Mr. Obama wants to close Guantánamo, but many members of Congress have a not-in-my-backyard attitude toward relocating detainees -- even though federal prisons already hold convicted terrorists without incident, and even though the vast majority of Guantánamo detainees aren't terrorists. So Common Cause provides an open letter to Congress supporting the closure of the Guantánamo Bay detainee center, which they rightly say the world associates with torture and tyranny. No, tyranny is not too strong a word for what's happened there. It's not too strong a word for what's happening at the Bagram holding facility, either, which threatens to become the new Guantánamo under Mr. Obama. When the "Close Bagram" alerts start arriving in my inbox, you'll see them here.

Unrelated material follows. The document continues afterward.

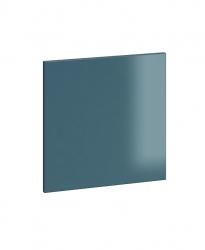 CERSANIT - Dvířko COLOUR 40X40, modré (S571-004)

Meanwhile, as Mr. Obama takes his time figuring out what to do in Afghanistan, we can call him at 1.888.310.8637 and advise against escalating that conflict. My specific advice always goes like this: "get bin Laden, get out." A Bush-style "surge" will give America 20,000 to 40,000 soldiers' worth of breathing room, but we'd need many more than that to properly occupy a nation, and that's not the business we ought to be in. A more surgical application of soldiers/diplomats/intelligence agents would more likely produce the architect of 9.11. Now America's last reporter, Greg Palast, finds it inconceivable that a millionaire in need of dialysis is hiding out in the mountains of Pakistan. If so, that should make our exit that much quicker.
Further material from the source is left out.